What to work on:
a) Please reproduce the passage of the blog post about the 82nd Airborne in Baghdad starting at "Michael J Totten, to" and ending at "he finds there.".
b) Render this sentence from the blog post about the 82nd Airborne in Baghdad into Spanish: "He covered that war from the Israeli side."
c) Carry the blog post about the 82nd Airborne in Baghdad forward from its final sentence.

Document segment:

Wednesday, August 22, 2007

With the 82nd Airborne in Baghdad

Michael J Totten, to those of you who don't know, is a very interesting blogger/journalist. He's a Democrat but genuinely, scrupulously objective on what he reports. He lived in Lebanon for 9 months and left a couple of months before Hezbollah started the war with Israel. (It was time to go home; he had no idea the war was coming, otherswise I suspect he would have stayed.)

He covered that war from the Israeli side. He's been to Iraqi Kurdistan a couple of times and now he's just back from an embed with the 82nd Airborne in Baghdad and very surprised at what he finds there.

What follows is just the first bit. Read the whole thing. It's worth it. American ingenuity! Solar Powered Street Lamps!! Learning Arabic on the fly!!

August 20, 2007

How to Spy in Iraq

By Michael J. Totten

BAGHDAD – American soldiers arrived in Iraq in 2003 with not much of a plan and little idea what to expect. The Iraqi government, military, and police were overthrown and disbanded under de-Baathification. Most Iraqis who knew how to run the country were either sent home or imprisoned. Americans were in charge of just about everything even though they had no experience running even their own country let alone a traumatized and suspicious Arab society. They were confounded by its exotic and dysfunctional ways. When Sunni and Shia militias launched wars against each other and against the Americans, confusion turned to bewilderment.

General David Petraeus fared better than other American commanders in cracking the code of Iraqi society and reducing the insurgency in Mosul from an explosion to a simmer. I saw some of the results of his strategy’s expansion to Baghdad with troops in the 82nd Airborne Division. Instead of staying on base and training Iraqis while security disintegrated outside the wire, they moved into a neighborhood in Baghdad where they now live and work among the civilian population 24 hours a day.

Dataset content:
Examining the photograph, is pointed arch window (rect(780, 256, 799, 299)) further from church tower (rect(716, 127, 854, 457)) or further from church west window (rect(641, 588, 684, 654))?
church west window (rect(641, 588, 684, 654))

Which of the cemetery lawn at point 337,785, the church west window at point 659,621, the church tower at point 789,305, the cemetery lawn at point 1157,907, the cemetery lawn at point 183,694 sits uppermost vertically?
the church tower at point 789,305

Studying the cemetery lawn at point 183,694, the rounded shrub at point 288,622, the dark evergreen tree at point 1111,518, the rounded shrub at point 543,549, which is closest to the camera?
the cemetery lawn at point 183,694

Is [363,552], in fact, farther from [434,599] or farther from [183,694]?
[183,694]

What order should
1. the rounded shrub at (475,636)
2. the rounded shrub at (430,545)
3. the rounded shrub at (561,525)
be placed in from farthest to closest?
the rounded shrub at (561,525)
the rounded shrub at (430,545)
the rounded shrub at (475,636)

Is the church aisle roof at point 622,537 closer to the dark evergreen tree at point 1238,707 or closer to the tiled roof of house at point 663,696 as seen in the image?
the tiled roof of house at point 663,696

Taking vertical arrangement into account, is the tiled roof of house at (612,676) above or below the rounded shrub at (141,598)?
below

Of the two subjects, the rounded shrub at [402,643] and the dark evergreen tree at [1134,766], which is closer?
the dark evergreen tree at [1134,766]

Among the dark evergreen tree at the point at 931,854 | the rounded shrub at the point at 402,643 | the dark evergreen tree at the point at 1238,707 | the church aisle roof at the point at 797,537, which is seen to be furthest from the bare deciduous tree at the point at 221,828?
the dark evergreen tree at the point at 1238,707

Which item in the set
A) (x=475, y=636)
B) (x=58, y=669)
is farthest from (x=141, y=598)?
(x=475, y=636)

Exercise answers:
a)
Michael J Totten, to those of you who don't know, is a very interesting blogger/journalist. He's a Democrat but genuinely, scrupulously objective on what he reports. He lived in Lebanon for 9 months and left a couple of months before Hezbollah started the war with Israel. (It was time to go home; he had no idea the war was coming, otherswise I suspect he would have stayed.)

He covered that war from the Israeli side. He's been to Iraqi Kurdistan a couple of times and now he's just back from an embed with the 82nd Airborne in Baghdad and very surprised at what he finds there.

b) Cubrió esa guerra desde el lado israelí.

c)
Clear, hold, and build is the strategy now. The Graya’at neighborhood has been cleared of active insurgents, although there still are dormant cells in the area. The Army is working on several modest community and urban renewal projects and is planning larger ones in the near future. Constant patrols and intelligence gathering are the two crucial pieces of the hold part of the strategy.

I went out one night with Lieutenant Larry Pitts and his men one of their intel gathering missions.

“We’ll collect info on Shias in Sunni areas and Sunnis in Shia areas,” he told me. “We make the best of it by going out and meeting the local people. It works because we have a decent reputation around here that we’ve been cultivating for a long time. Reporters would get it more if they were with us from the beginning.”

We saddled up in Humvees, drove down quiet residential streets, and dismounted on a street near a palm grove.

Children came out of their houses to meet us.